Het rapport Evaluatie stikstofberekeningen Lelystad Airport (advies 3456) van de Commissie voor de m.e.r. d.d. 31 maart 2020

Vragen van de leden Bruins (ChristenUnie), Paternotte (D66) en Kröger (GroenLinks) aan de Ministers van Infrastructuur en Waterstaat en van Landbouw, Natuur en Voedselkwaliteit over het rapport Evaluatie stikstofberekeningen Lelystad Airport (advies 3456) van de Commissie voor de m.e.r. d.d. 31 maart 2020 (ingezonden 9 juni 2020).

Vraag 1

Wordt in AERIUS voor het berekenen van de depositie ten gevolge van wegverkeer de standaardrekenmethode 2 (SRM2) uit de Regeling beoordeling luchtkwaliteit gebruikt, zoals de werkgroep in de Evaluatie stikstofberekeningen Lelystad Airport adviseert?

Vraag 2

Klopt het dat in AERIUS voor emissiebronnen uit alle andere sectoren dan wegverkeer de depositie wordt berekend met OPS?

Vraag 3

Klopt het dat in AERIUS met SRM2 de depositie tot een rekengrens van 5 km links en rechts van de weg wordt berekend? Zo ja, wat is de (technisch) inhoudelijke reden dat depositie verder dan 5 km links en rechts van de weg wordt afgekapt?

Vraag 4

Als de met SRM2 berekende bijdragen op meer dan enkele kilometers van de weg niet meer betekenisvol zijn te herleiden tot een individueel project, geldt dat dan niet net zozeer voor andere sectoren en andere depositiemodellen, zoals OPS? Zo nee, waarom niet?

Vraag 5

Bent u ervan op de hoogte dat volgens de technische omschrijving van SRM2 door het RIVM1 SRM2 niet ontwikkeld is voor afstanden groter dan 3,5 km van de weg? Is die technische omschrijving nog geldig? Zo ja, waarom wordt in AERIUS SRM2 dan toegepast tot 5 km, dus buiten het toepassingsgebied? Zo nee, wat is er aangepast aan SRM2 om het tot 5 km toepasbaar te maken?

Vraag 6

Klopt het dat de depositie veroorzaakt door een (drukke) weg veelal ook op afstanden groter dan 5 km significant is?

Vraag 7

In welke mate komt de totale depositie berekend voor wegverkeer met SRM2 overeen met de depositie berekend met OPS (voor eenzelfde emissie met dezelfde emissie-kenmerken als uitstoothoogte, warmte-inhoud, spreiding en temporele variatie)?
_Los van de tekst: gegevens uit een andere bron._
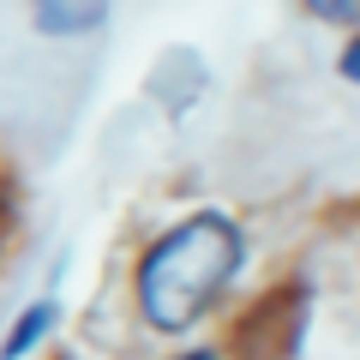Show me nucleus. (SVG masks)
<instances>
[{
    "instance_id": "obj_1",
    "label": "nucleus",
    "mask_w": 360,
    "mask_h": 360,
    "mask_svg": "<svg viewBox=\"0 0 360 360\" xmlns=\"http://www.w3.org/2000/svg\"><path fill=\"white\" fill-rule=\"evenodd\" d=\"M246 258V234L222 210H198V217L174 222L162 240L144 252L139 264V312L150 330H186L205 319L210 300L234 283V270Z\"/></svg>"
},
{
    "instance_id": "obj_2",
    "label": "nucleus",
    "mask_w": 360,
    "mask_h": 360,
    "mask_svg": "<svg viewBox=\"0 0 360 360\" xmlns=\"http://www.w3.org/2000/svg\"><path fill=\"white\" fill-rule=\"evenodd\" d=\"M108 18V0H30V25L42 37H84Z\"/></svg>"
},
{
    "instance_id": "obj_3",
    "label": "nucleus",
    "mask_w": 360,
    "mask_h": 360,
    "mask_svg": "<svg viewBox=\"0 0 360 360\" xmlns=\"http://www.w3.org/2000/svg\"><path fill=\"white\" fill-rule=\"evenodd\" d=\"M49 330H54V300H37V307H25V312H18V324L6 330V342H0V360H25Z\"/></svg>"
},
{
    "instance_id": "obj_4",
    "label": "nucleus",
    "mask_w": 360,
    "mask_h": 360,
    "mask_svg": "<svg viewBox=\"0 0 360 360\" xmlns=\"http://www.w3.org/2000/svg\"><path fill=\"white\" fill-rule=\"evenodd\" d=\"M300 6L324 25H360V0H300Z\"/></svg>"
},
{
    "instance_id": "obj_5",
    "label": "nucleus",
    "mask_w": 360,
    "mask_h": 360,
    "mask_svg": "<svg viewBox=\"0 0 360 360\" xmlns=\"http://www.w3.org/2000/svg\"><path fill=\"white\" fill-rule=\"evenodd\" d=\"M336 66H342V78H348V84H360V30L348 37V49H342V60H336Z\"/></svg>"
},
{
    "instance_id": "obj_6",
    "label": "nucleus",
    "mask_w": 360,
    "mask_h": 360,
    "mask_svg": "<svg viewBox=\"0 0 360 360\" xmlns=\"http://www.w3.org/2000/svg\"><path fill=\"white\" fill-rule=\"evenodd\" d=\"M180 360H210V348H193V354H180Z\"/></svg>"
}]
</instances>
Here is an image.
Welk percentage van de depositie mist ruwweg door het afkappen bij 5 km in SRM2?

Vraag 8

Hoe verhoudt de depositie berekend met SRM2 zich tot die berekend met OPS dicht bij de weg, zeg op afstanden van 100 m, 500 m, en 1, 2, 3, 4 en 5 km?

Vraag 9

Klopt het dat SRM2 door het afkappen bij 5 km geen enkele depositie berekent voorbij de afstandsgrens ongeacht de hoeveelheid emissies, terwijl OPS rekent zonder afstandsgrens, en dus per definitie meer depositie berekent voorbij de afstandsgrens?

Vraag 10

Zouden SRM2 en OPS dezelfde depositie opleveren indien de afkapping uit SRM2 wordt verwijderd?

Vraag 11

Is voor het berekenen van deposities SRM2 net zo veelvuldig getoetst op geschiktheid als het OPS-model? Door welke instantie heeft de toetsing plaatsgevonden? Is deze toetsing openbaar gemaakt en beschikbaar?

Vraag 12

Wat is uw reactie op de aanbevelingen ten aanzien van SRM2 gedaan door TNO in een audit van AERIUS uit 20152, welke bestond uit drie opties: a) De definitie van SRM2 aanpassen, b) geen source depletion meenemen of c) SRM2 vervangen door OPS? Welke actie is sindsdien ondernomen en welke van de opties is gekozen?

Vraag 13

Gebruikt AERIUS momenteel een versie met source depletion? Erkent u dat deze volgens TNO in het genoemde rapport niet voldoet aan de SRM-eisen omdat het niet aan meetgegevens is getoetst (pag. 19)? In geval van gebruik van een versie met source depletion door AERIUS, hoe garandeert u dan de geschiktheid van SRM2 in het licht van deze opmerking van TNO?

Vraag 14

Is SRM2 volgens u geschikt om een betrouwbare depositie te berekenen?